─── Potongan Dokumen
CENTRALNESIA – Wakil Kementerian Dalam Negeri, Bima Arya Sugiarto, menyatakan bahwa putusan Mahkamah Konstitusi (MK) yang mengatur sanksi pidana bagi aparatur sipil negara (ASN), pejabat daerah, dan aparat TNI/Polri yang melanggar netralitas dalam pemilu menjadi bahan evaluasi sistem kepemiluan di Indonesia.
“Ini menjadi masukan untuk mengevaluasi sistem kepemiluan,” ungkap Bima usai menghadiri rapat bersama Komisi II DPR RI di Jakarta, Senin (18/11).
Urgensi Evaluasi Sistem Pemilu dan Pilkada
Bima menegaskan pentingnya evaluasi sistem pemilu dan pilkada untuk mencegah ketidaknetralan aparat negara. Menurutnya, pelanggaran netralitas sering kali berkaitan dengan kelemahan sistem.
“Ke depan, salah satu urgensi dari evaluasi ini adalah membangun sistem yang mencegah ketidaknetralan. Semua berkaitan dengan sistem seperti apa yang diterapkan,” katanya.
──────
─── Materi yang Ditampilkan
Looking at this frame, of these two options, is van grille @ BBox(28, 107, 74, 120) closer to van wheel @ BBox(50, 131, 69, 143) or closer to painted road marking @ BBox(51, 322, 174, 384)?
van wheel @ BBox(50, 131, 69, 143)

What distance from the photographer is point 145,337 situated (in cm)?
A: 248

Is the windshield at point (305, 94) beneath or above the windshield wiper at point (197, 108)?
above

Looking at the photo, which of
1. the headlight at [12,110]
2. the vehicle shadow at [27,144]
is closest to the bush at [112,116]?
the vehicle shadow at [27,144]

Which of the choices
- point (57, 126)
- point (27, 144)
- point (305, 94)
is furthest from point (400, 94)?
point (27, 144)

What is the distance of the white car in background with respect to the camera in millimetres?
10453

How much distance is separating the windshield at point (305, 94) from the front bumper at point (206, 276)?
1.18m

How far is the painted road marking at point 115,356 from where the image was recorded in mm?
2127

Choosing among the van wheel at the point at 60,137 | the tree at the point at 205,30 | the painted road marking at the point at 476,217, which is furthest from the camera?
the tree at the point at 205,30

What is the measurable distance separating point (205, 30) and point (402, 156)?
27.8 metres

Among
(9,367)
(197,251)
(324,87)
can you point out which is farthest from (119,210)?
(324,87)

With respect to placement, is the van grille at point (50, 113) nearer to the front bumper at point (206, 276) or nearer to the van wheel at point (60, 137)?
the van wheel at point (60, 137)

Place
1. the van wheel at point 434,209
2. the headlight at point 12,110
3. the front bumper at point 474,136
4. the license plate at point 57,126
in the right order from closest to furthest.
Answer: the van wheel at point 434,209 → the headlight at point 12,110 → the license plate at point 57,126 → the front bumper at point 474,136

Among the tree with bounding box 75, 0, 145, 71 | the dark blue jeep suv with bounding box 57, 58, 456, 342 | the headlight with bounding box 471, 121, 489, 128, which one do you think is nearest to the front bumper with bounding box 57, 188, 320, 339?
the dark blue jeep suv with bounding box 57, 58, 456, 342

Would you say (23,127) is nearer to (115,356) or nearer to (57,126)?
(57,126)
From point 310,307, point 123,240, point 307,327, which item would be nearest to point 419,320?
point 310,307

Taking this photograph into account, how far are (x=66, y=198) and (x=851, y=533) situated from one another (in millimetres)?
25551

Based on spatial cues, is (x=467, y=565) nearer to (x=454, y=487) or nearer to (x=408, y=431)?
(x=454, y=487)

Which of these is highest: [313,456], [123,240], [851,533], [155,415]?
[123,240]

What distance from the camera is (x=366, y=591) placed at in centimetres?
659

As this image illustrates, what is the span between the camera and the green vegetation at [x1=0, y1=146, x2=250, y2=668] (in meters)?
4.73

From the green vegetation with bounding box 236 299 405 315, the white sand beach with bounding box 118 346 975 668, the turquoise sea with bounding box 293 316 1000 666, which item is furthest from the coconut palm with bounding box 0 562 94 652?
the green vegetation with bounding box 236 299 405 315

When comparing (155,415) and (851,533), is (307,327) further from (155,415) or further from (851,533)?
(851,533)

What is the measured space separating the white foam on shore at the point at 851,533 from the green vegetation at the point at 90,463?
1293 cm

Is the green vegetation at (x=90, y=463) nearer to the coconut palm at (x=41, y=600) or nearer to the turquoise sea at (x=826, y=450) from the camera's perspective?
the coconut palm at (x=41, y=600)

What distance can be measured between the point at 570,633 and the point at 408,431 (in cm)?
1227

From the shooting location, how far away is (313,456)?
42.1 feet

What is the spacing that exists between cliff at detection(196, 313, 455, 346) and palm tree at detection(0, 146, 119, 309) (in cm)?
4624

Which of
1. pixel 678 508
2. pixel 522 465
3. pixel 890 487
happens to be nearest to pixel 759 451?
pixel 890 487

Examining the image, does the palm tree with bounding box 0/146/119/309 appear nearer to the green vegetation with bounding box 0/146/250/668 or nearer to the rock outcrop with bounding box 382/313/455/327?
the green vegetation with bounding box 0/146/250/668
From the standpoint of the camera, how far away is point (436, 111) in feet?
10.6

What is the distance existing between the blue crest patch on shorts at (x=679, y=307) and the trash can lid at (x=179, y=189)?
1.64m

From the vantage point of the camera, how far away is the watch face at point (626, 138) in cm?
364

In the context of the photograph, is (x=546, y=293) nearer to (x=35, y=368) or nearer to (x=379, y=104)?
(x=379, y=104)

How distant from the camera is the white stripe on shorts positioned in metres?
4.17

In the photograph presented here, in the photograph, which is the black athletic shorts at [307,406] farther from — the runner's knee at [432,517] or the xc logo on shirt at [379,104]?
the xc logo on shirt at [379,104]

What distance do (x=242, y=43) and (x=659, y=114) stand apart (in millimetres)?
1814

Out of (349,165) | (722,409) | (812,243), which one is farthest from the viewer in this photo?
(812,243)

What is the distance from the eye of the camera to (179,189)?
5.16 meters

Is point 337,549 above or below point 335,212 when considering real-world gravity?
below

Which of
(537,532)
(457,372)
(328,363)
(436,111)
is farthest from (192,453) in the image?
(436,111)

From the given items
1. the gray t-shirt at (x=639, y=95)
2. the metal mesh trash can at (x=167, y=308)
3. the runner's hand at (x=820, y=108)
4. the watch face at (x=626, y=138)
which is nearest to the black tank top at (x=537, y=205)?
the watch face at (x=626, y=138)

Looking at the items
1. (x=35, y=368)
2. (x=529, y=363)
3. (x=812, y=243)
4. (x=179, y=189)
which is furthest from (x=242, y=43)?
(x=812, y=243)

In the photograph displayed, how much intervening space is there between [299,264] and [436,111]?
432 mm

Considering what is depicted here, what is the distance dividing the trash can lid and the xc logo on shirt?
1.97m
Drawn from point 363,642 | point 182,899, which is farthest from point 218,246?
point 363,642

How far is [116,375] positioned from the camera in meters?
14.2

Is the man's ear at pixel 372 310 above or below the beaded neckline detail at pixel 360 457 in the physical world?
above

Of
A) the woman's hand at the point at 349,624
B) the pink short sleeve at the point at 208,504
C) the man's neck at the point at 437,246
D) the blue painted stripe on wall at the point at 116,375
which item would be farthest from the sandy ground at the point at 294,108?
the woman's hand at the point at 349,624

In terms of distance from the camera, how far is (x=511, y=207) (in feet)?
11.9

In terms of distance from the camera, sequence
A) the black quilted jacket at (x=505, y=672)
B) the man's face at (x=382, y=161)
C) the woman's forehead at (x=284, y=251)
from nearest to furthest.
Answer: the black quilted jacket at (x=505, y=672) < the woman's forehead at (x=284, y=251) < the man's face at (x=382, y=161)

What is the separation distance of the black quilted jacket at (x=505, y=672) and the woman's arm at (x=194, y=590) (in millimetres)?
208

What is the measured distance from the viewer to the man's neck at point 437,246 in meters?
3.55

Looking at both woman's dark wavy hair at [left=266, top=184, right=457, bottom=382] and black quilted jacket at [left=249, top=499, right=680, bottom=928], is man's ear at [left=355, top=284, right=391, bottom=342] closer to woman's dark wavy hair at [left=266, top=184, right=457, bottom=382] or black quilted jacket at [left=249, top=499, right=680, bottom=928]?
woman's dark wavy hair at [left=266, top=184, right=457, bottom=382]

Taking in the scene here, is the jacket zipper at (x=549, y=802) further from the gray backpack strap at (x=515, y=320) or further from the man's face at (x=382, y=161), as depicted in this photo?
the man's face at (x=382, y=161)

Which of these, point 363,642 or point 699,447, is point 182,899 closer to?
──────
> **Instruksi yang Diberikan**:
Tulis ulang bagian berita tentang netralitas aparat dalam pemilu yang dibuka dengan kata-kata yang memuat "CENTRALNESIA – Wakil" dan ditutup dengan "dengan kelemahan sistem.", dengan mengganti "sistem kepemiluan" menjadi "sistem pemilu".

> **Jawaban Berikut Ini**:
CENTRALNESIA – Wakil Kementerian Dalam Negeri, Bima Arya Sugiarto, menyatakan bahwa putusan Mahkamah Konstitusi (MK) yang mengatur sanksi pidana bagi aparatur sipil negara (ASN), pejabat daerah, dan aparat TNI/Polri yang melanggar netralitas dalam pemilu menjadi bahan evaluasi sistem pemilu di Indonesia.
“Ini menjadi masukan untuk mengevaluasi sistem pemilu,” ungkap Bima usai menghadiri rapat bersama Komisi II DPR RI di Jakarta, Senin (18/11).
Urgensi Evaluasi Sistem Pemilu dan Pilkada
Bima menegaskan pentingnya evaluasi sistem pemilu dan pilkada untuk mencegah ketidaknetralan aparat negara. Menurutnya, pelanggaran netralitas sering kali berkaitan dengan kelemahan sistem.